▶ [CONSIGNE 1]:
Présentez en tableau Markdown uniquement les lignes des enregistrements, depuis celle qui contient « Can you determine whether » jusqu'à la fin des enregistrements, ces deux limites comprises et sans les lignes vides. Nommez les colonnes « n° » pour le numéro de rang et « Ligne » pour le texte de la ligne.

==============================

Le travail collectif, le débat d’idées, la pensée philosophique ou le progrès des sciences humaines, sont couramment perturbés par des erreurs logiques que l’on appelle “sophismes”, ou encore “arguments fallacieux”.
Voici une liste non exhaustive :
– Attaquer la personne plutôt que les idées.
– Déformer les propos de l’autre pour l’attaquer.
– Confondre corrélation et causalité : ce n’est pas parce que deux phénomènes surviennent ensemble que l’un est la cause de l’autre.
– Présenter deux alternatives possibles, ou “tout noir” ou “tout blanc” lorsqu’il peut y en avoir d’autres, par exemple considérer que l’on est soit “pro-migrant”, soit raciste.
– Croire qu’une idée est juste parce qu’une majorité de gens la partage.
– Croire qu’une idée juste est une idée “entre deux” ou “dans la moyenne”, autrement-dit, chercher le compromis plutôt que la vérité.
Par exemple : au Maroc, il y a des femmes qui vont cheveux libres, d’autres portent un voile qui couvre les cheveux, d’autres se couvrent le visage. Le “juste milieu”, pour la plupart des marocains, est donc le voile qui couvre les cheveux. Pourtant, dans d’autres cultures, la frontière de la pudeur est différente.
– Invoquer “Dieu”, “la nature”, “la détermination génétique” ou une quelconque idéologie, pour empêcher la critique. Par exemple : affirmer que les femmes ne sont pas bonnes en mathématiques, parce que c’est dans leurs gènes.
– Croire qu’une idée est vraie parce qu’elle est émise par des experts. Personne n’est infaillible, donc être expert n’affranchit pas de devoir argumenter et prouver son propos.
– Croire qu’une idée est vraie parce qu’on ne peut pas prouver son contraire. Par exemple, Dieu existe parce qu’on ne peut pas prouver qu’il n’existe pas.
– Faire d’un seul exemple une généralité.
– Présumer que l’alternative qu’on préfère est vraie lorsqu’un propos est ambigu.

==============================

▶ [CONSIGNE 2]:
Rédigez la suite du texte sur les sophismes, à partir de sa dernière phrase.

▶ [DONNÉES SOURCES]:

==============================

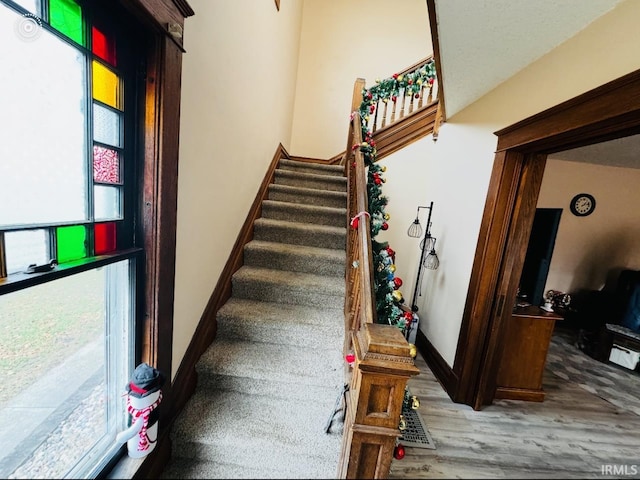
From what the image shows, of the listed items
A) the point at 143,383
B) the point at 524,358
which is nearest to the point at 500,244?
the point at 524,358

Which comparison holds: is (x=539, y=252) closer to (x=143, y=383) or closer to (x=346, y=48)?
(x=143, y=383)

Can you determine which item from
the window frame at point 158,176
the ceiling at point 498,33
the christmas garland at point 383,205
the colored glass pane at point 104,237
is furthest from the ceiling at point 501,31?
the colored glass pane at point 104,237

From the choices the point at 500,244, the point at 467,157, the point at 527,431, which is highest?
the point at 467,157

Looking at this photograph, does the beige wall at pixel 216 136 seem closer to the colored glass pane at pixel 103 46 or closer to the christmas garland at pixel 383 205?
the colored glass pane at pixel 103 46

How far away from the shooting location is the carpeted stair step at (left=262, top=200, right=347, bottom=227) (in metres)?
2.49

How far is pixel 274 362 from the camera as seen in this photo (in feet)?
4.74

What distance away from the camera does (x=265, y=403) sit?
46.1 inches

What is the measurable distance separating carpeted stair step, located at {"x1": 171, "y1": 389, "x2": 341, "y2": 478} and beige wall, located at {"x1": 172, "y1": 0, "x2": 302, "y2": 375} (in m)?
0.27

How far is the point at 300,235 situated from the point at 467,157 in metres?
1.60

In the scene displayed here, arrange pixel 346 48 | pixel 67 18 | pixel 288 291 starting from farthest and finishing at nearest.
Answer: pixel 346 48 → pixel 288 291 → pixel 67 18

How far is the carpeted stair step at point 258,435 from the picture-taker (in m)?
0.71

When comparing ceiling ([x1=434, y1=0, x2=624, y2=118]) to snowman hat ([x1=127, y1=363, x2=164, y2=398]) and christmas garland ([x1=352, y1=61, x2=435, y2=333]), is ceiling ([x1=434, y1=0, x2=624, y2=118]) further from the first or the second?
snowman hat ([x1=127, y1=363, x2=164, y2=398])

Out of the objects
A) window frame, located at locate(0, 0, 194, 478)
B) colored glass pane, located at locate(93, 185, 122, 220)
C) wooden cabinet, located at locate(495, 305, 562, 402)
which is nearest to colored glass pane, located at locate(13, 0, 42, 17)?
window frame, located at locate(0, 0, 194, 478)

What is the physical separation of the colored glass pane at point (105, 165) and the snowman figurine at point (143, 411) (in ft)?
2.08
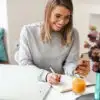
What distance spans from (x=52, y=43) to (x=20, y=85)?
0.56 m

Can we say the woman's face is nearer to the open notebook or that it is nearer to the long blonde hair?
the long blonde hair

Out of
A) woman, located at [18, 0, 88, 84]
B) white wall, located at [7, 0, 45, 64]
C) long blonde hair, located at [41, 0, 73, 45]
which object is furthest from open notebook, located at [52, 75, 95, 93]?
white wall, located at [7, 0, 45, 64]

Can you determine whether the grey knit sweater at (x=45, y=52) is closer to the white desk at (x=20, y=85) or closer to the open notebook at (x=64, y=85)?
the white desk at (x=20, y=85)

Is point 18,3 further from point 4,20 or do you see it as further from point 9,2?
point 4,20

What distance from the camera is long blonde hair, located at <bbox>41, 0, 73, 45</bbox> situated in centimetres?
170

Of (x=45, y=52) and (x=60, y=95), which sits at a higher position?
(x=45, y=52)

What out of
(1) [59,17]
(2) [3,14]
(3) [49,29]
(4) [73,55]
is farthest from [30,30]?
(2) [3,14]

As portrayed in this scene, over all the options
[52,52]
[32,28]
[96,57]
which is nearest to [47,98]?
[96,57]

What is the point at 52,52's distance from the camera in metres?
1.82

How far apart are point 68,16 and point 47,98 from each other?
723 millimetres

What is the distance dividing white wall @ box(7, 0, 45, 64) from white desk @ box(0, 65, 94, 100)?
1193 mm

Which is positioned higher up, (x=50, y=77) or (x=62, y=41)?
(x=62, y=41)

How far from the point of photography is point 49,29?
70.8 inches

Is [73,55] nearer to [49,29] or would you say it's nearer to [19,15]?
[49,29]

==============================

▶ [RÉPONSE 1]:
| n° | Ligne |
|---|---|
| 1 | Can you determine whether the grey knit sweater at (x=45, y=52) is closer to the white desk at (x=20, y=85) or closer to the open notebook at (x=64, y=85)? |
| 2 | the white desk at (x=20, y=85) |
| 3 | Is point 18,3 further from point 4,20 or do you see it as further from point 9,2? |
| 4 | point 4,20 |
| 5 | What distance from the camera is long blonde hair, located at <bbox>41, 0, 73, 45</bbox> situated in centimetres? |
| 6 | 170 |
| 7 | Of (x=45, y=52) and (x=60, y=95), which sits at a higher position? |
| 8 | (x=45, y=52) |
| 9 | What out of |
| 10 | (1) [59,17] |
| 11 | (2) [3,14] |
| 12 | (3) [49,29] |
| 13 | (4) [73,55] |
| 14 | is farthest from [30,30]? |
| 15 | (2) [3,14] |
| 16 | As portrayed in this scene, over all the options |
| 17 | [52,52] |
| 18 | [32,28] |
| 19 | [96,57] |
| 20 | which is nearest to [47,98]? |
| 21 | [96,57] |
| 22 | What is the point at 52,52's distance from the camera in metres? |
| 23 | 1.82 |
| 24 | How far apart are point 68,16 and point 47,98 from each other? |
| 25 | 723 millimetres |
| 26 | What is the distance dividing white wall @ box(7, 0, 45, 64) from white desk @ box(0, 65, 94, 100)? |
| 27 | 1193 mm |
| 28 | Which is positioned higher up, (x=50, y=77) or (x=62, y=41)? |
| 29 | (x=62, y=41) |
| 30 | How far from the point of photography is point 49,29? |
| 31 | 70.8 inches |
| 32 | Is [73,55] nearer to [49,29] or would you say it's nearer to [19,15]? |
| 33 | [49,29] |

▶ [RÉPONSE 2]:
– Faire appel aux émotions, par exemple utiliser le chantage sentimental ou brandir la menace d’une catastrophe.
– Répondre à une critique par une autre critique, au lieu de démonter la critique elle-même.
– Croire qu’une idée est fausse parce qu’elle utilise des arguments fallacieux. Bien que les sophismes présentés ici peuvent conduire à l’erreur, cela ne signifie pas que toutes les idées émises de la sorte sont fausses. Cela signifie qu’elles doivent être démontrées avec plus de rigueur méthodologique.
Pour étendre cette liste à l’ensemble des phénomènes pouvant empiéter un débat, citons aussi :
– Parler plus fort que son interlocuteur, et ainsi donner le sentiment à son auditoire qu’on est “le plus fort”. Cela ne signifie pas que le propos est plus pertinent.
– Les interruptions : l’interlocuteur croit connaître la fin du discours de l’autre ou bien ne se préoccupe pas de ses idées, et se permet donc de le couper. En sus de témoigner de l’agressivité, de l’arrogance et de perturber la concentration de la personne qui parle, une interruption peut donner au propos un sens tout à fait différent de celui qu’il devait avoir.
J’ai été très embarrassée un jour lorsque, dans une association féministe, j’ai voulu dire : “On fait souffrir les femmes avec des pressions idéologiques pour les empêcher d’avorter, mais et les hommes alors ? N’ont-ils pas une responsabilité dans ces drames ?”, et qu’une féministe m’a coupée après “et les homme alors ?”, pour dire qu’en effet, ce n’était pas juste pour son fils, dont les copines pouvaient se faire avorter contre son gré à lui. Les unes et les autres étaient si pressées d’exprimer leur révolte que je n’ai pas eu l’occasion de compléter mon propos.
Ces phénomènes handicapent aussi le fonctionnement d’une démocratie, puisque cette dernière s’appuie sur les débats d’idées. Les débats parlementaires et autres échanges médiatisés devraient donc idéalement être cadrés pour les éviter, par exemple, en formant les participants, en les rappelant à l’ordre, en coupant le son des microphones des autres lorsqu’une personne s’exprime, etc.
Il existe une abondante documentation sur le net concernant les sophismes / les arguments fallacieux. Voici une sélection :
“Les arguments rhétologiques fallacieux” par David McCandless
“Les Sophismes” playlist video par Sol Zanetti
“Les sophismes – En économie et en environnement” par Pierre Blackburn & Brigitte Blais (PDF)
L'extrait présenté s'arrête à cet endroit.